Out of the corner of my eye, the stars and their dust began to move. I almost made the mistake of looking at the movement but caught myself in time. I kept my gaze fixed on the empty spot in the dark where I thought the hut should be waiting, and as I focused, the stars swirled in earnest, blooming, traveling in hot waves across the dark.

This glimpse of the abyss terrified me, but it was a different kind of terror—one that soared through me and made me feel as if I could hold everything that wanted to tear me apart. I knew nothing, but I knew enough to be here. I was no one, but I walked with the gods. I was a wretched woman, but hadn’t the whole world sprung from the womb? I saw it now and was changed. The currents. The movement. White heat and solid water and frozen clouds. I could reach into that dust and pluck out a grain of life, and it would grow an entire world. As I marveled, beyond the currents, the faint shadows of other things moved. The gods and their creatures, backs turned, going on about the business of immortality and other worlds. With my gaze never leaving the spot where the hut had been, I could see it all. Even the hellcat who followed at my heels, flames tampered in the airless weight of the dark.

I forgot to fear oblivion, and that also changed me. When my feet stumbled onto an invisible step, I remembered what I had set out tofind. I climbed the unseen steps of the hut and waited for the hellcat to come in behind me before closing the door on the strange dark world.

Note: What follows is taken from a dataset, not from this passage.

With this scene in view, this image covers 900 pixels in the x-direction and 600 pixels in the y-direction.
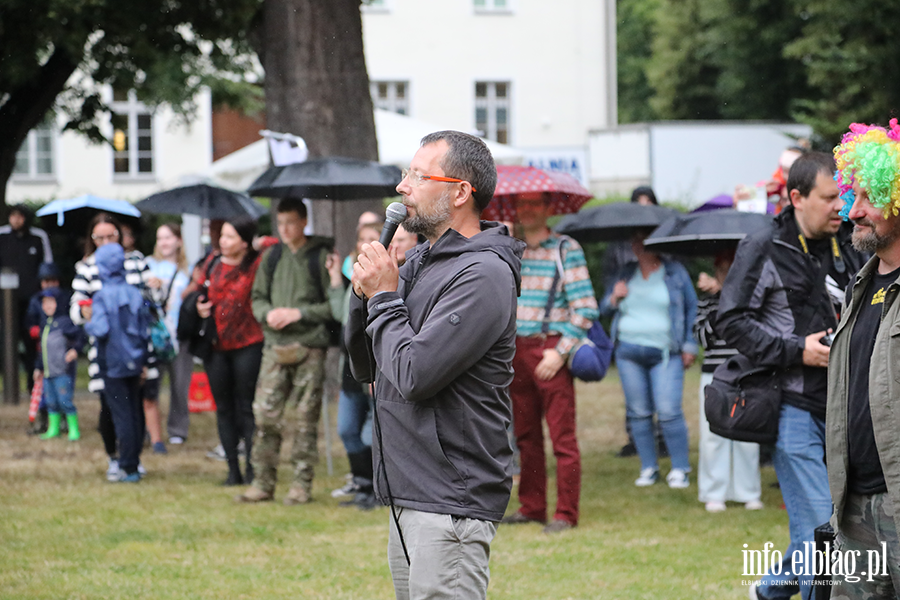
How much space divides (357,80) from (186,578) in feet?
23.0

Inside, the hut was empty and untouched from the day before. The rain pattered softly on the roof, and out the small window the grove lay peaceful under melting snow. I squatted at the cold hearth and poked at the coals—they were wet from rain that had dropped into the chimney. Sighing, I looked around the hut for anything to start the fire. There was nothing but a few pieces of wood the old woman had brought in and never put on. At least they were dry. I laid them in the hearth and turned to the hellcat, who was batting at the edge of a thread from a dusty spinning wheel in the corner. “Pspspsp,” I called, wiping my hands on my skirts.

The hellcat looked at me as if it couldn’t believe I was asking, but after I repeated myself, it sniffed and slowly walked in my direction. “Thank you, sir,” I said formally as it sat beside me. Using my teeth, I ripped off the edge of my shift hem and held it to his flaming fur. At first, nothing happened, and I felt rather foolish. I had been able to pick him up after all—the flames had not burnt. But what was an immortal hellcat without actual fire? I tried to reach into the other world, the place where the hellcat existed as itself. Then, the cloth caught so fiercely it burnt my fingers. With a screech, I threw it into the coals. It fell upon the branches and immediately began to burn.

The fire leapt bright and crackling warm. My fingers were blistered and stung but I tried to pet the hellcat in thanks. It bit me and walked off.

I winced and rubbed my hand. Night was falling outside. How long would it take the old woman to arrive? I stayed on the floor near the fire, exhausted and fighting the ever-present nausea as the gray light dimmed and the rain came harder onto the roof.

It was the whisper of the spinning wheel that made me turn.

A queer feeling moved through the bottom of my stomach. “Grandmother?” I asked.

The old woman sat at the wheel, head tipped back, and her greatmane of gray-streaked hair wild and loose, pulling at thread that wasn’t there. She turned at my words, her eyes rolled back into her head, only the whites visible, and her hands in the shape of taloned claws pulled away from the spinning wheel. It must have been my head, but I could not make sense of her features. The lines of her face kept moving between a raven and crone. Bird or woman. Woman or bird.

“I’ve come for your help,” I said, my voice firmer than my trembling knees.

Her eyes rolled forward and scanned the room, finding me standing there looking dumbstruck. “You have found my hut.” Her gaze gleamed with a sharpness that had not been there before. “No, no. Don’t fuss, I am all right. There was nothing wrong in the first place, child, though I know it looks dramatic.” As if nothing more out of the ordinary than a sneeze had occurred, she shuffled around the hut and put a kettle into the fire. “Why did you seek me out this dreary day?”